# [SET TASK]
Pull out every line of the listing below that contains the string "point", treating uppercase and lowercase as different.

# [RECORD EXCERPTS]
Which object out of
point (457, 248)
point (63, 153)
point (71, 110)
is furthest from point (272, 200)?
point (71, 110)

---

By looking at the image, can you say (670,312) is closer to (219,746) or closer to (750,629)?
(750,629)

# [SOLUTION TO THE EXERCISE]
point (457, 248)
point (63, 153)
point (71, 110)
is furthest from point (272, 200)?
point (71, 110)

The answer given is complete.